How to Do Triceps Pushdowns

Proper Form, Variations, and Common Mistakes

Verywell / Ben Goldstein

Also Known As: Pushdowns, cable pushdowns, rope pushdowns

Targets: Triceps

Equipment Needed: Pushdown machine (cable machine) or a resistance band

Level: Beginner to advanced (depending on weight used)

The triceps pushdown is one of the best exercises for triceps development. While the versatile upper-body workout is usually done on a cable machine (a fixture at most gyms), you can also perform a version of the move at home or on the go using a resistance band.


The triceps brachii muscle is located at the rear of the upper arm and has three components: the long, lateral, and medial heads. If you want to build up your arms, working all three heads of your triceps is key, and the triceps pulldown does just that.

Triceps pushdowns also benefit your overall strength and endurance by engaging your core, back, and shoulders.
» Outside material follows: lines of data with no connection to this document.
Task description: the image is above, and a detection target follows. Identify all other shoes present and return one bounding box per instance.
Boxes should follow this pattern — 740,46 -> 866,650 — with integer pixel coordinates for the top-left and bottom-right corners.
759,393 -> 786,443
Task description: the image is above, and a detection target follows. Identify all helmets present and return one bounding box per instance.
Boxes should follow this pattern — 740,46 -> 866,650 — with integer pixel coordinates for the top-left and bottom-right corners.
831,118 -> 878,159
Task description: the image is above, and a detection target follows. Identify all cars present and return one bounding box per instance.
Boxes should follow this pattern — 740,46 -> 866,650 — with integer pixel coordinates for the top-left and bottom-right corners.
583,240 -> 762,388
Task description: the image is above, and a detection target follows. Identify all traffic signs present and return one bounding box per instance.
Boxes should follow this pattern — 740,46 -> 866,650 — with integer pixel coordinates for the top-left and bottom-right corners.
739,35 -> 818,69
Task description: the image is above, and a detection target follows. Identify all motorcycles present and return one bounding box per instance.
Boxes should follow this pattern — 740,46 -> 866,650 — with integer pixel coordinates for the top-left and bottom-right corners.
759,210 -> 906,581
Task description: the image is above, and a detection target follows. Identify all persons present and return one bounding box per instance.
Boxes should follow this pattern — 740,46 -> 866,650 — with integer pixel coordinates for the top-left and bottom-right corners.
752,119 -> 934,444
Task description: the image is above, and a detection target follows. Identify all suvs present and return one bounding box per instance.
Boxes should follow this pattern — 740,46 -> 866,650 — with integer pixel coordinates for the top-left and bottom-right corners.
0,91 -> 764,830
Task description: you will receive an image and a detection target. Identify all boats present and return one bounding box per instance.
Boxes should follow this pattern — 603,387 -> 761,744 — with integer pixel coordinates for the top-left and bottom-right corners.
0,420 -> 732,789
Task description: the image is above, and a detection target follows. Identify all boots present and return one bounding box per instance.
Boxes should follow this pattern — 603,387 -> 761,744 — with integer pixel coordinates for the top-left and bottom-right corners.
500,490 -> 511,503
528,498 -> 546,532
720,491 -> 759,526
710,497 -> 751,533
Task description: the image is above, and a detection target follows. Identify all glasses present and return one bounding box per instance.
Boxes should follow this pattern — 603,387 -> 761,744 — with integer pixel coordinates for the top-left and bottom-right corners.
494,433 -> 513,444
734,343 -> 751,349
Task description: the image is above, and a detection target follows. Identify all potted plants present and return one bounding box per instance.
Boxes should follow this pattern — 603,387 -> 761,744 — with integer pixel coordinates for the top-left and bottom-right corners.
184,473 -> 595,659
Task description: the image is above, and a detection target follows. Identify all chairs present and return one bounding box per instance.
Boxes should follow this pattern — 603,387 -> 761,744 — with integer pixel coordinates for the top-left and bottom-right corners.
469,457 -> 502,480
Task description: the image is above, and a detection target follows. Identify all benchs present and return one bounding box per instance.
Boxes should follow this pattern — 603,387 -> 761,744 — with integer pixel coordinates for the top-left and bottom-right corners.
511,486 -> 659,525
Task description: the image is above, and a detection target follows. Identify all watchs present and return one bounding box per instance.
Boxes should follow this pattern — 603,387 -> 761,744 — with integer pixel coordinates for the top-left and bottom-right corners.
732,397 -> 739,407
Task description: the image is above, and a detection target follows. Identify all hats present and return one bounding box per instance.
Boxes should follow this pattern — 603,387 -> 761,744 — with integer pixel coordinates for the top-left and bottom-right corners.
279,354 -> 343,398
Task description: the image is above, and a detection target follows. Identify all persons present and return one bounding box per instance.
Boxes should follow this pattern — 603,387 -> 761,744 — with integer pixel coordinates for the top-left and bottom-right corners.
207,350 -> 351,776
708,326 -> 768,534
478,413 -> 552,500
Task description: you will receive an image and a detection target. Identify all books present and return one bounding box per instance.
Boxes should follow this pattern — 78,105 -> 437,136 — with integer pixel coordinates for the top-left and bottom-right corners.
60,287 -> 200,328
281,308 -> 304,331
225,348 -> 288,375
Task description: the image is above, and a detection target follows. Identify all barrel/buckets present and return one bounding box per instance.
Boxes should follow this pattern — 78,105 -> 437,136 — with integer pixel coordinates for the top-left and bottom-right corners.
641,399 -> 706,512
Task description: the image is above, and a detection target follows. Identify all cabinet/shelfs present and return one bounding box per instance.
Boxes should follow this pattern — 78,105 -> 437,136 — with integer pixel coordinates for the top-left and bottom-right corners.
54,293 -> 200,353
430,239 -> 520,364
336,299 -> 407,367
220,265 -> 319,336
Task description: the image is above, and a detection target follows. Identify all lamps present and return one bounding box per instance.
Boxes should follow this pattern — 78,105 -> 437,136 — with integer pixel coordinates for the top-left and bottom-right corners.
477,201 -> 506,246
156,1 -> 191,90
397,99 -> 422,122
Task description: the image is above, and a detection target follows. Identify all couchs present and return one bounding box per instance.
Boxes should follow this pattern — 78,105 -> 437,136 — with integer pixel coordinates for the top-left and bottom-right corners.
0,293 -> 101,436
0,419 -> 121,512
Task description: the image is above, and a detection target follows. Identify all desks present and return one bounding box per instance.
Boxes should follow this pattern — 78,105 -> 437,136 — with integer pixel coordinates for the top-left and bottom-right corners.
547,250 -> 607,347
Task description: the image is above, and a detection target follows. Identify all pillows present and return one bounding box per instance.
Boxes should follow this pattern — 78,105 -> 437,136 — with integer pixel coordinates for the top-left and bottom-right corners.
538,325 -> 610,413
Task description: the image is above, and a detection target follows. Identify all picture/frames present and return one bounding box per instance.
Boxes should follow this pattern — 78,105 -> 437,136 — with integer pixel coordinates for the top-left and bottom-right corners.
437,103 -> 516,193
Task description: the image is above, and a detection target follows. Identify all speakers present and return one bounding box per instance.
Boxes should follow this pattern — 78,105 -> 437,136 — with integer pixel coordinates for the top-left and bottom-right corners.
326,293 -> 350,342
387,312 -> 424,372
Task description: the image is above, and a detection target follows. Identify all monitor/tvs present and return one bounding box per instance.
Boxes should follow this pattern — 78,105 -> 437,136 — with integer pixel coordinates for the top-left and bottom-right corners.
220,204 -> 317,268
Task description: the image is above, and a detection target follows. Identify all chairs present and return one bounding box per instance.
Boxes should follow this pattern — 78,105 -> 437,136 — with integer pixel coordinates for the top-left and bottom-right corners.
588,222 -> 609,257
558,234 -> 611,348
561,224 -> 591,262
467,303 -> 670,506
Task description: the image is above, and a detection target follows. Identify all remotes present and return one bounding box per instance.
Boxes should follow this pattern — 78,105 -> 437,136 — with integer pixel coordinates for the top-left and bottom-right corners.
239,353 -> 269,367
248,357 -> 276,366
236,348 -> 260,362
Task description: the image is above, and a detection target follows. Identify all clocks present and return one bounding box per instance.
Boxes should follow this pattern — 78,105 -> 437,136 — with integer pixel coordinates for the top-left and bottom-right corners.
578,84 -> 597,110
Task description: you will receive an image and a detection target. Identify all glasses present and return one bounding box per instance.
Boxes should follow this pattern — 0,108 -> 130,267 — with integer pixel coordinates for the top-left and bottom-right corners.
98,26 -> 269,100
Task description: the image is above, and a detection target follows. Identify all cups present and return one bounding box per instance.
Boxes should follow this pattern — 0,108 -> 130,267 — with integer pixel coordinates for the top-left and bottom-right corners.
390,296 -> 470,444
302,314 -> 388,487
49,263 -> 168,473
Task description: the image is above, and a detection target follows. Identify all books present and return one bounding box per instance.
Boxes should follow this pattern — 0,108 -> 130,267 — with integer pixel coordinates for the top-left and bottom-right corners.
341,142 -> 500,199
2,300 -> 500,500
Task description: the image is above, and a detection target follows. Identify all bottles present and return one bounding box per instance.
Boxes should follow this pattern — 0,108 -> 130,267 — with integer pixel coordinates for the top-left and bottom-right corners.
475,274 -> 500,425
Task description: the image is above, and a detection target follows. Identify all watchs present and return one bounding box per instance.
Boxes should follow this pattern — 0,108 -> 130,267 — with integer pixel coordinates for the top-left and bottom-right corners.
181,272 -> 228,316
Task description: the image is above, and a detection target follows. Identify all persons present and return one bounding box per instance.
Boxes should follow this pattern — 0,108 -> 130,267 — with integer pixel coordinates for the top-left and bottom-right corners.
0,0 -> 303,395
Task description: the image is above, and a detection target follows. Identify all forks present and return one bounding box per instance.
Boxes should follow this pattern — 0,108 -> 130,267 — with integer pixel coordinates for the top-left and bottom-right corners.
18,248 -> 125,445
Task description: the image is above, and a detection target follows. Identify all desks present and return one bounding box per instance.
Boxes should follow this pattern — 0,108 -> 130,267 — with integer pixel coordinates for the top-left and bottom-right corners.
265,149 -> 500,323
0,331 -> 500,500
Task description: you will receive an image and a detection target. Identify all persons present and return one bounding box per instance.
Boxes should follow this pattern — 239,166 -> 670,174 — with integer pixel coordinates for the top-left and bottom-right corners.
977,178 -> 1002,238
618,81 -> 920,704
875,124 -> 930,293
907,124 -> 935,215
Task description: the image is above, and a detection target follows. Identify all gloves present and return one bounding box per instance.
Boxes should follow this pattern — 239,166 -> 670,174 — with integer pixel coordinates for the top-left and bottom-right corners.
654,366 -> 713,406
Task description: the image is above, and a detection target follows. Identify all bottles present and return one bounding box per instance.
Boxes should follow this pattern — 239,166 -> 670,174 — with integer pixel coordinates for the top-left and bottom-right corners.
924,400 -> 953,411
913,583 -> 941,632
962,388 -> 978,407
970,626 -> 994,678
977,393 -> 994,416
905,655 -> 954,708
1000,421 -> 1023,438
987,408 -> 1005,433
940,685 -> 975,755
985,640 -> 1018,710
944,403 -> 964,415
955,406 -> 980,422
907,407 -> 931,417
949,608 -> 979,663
The move is also adaptable to your strength and level, as you can increase the weight as you go.

Performing this move properly also requires isolation, a fundamental skill for many other exercises.

Step-by-Step Instructions

To prepare:

  1. Face the triceps pushdown cable machine and grasp the horizontal cable bar or rope attachment (depending on the machine your gym has) with an overhand grip. Adjust the bar or rope grips to about chest level.
  2. Using the pin-and-place adjustment and set a low weight to start. Different versions of the machine may include other weighting mechanisms.

When you're ready to begin:

  1. Start by bracing your abdominals.
  2. Tuck your elbows in at your sides and position your feet slightly apart.
  3. Inhale. Push down until your elbows are fully extended but not yet in the straight, locked position. Keep your elbows close to your body and bend your knees slightly on the pushdown. Resist bending forward. Try to keep your back as straight as possible as you push down.
  4. As you exhale, return to the starting point using a controlled movement. Try not to crash the weights.
  5. For beginners, aim to complete 4 sets of 8 reps.

Common Mistakes

Your Elbows Flare Out

Don’t allow your elbows to flare outward on the downward push. This negates the work on your triceps and places unwanted stress on your shoulders.

You're Not Using Both Sides Equally

Check in to be sure you push down smoothly and evenly with both arms.

You're Using Your Back Too Much

You don't want to bend over at the back and shoulders to force the weight down. That being said, to ensure your triceps are getting fully worked, it can be helpful to lean forward slightly and allow your knees to bend slightly as you push down. This position ensures you're engaging all the muscle's components equally.

Modifications and Variations

Need a Modification?

If your gym has the cable and pulley machine used in this exercise, then it probably also has a selection of grip attachments. You may see a straight bar, or ones with bends in them, such as the E-Z bar and V-angled bar. These are used in the same way, but you may find one more comfortable to use than another.

If you aren't part of a gym or if your gym doesn't have a pushdown machine, try using a resistance band to do the workout at home or while traveling. You'll also need something sturdy above your head, like a metal bar, rod, or hook.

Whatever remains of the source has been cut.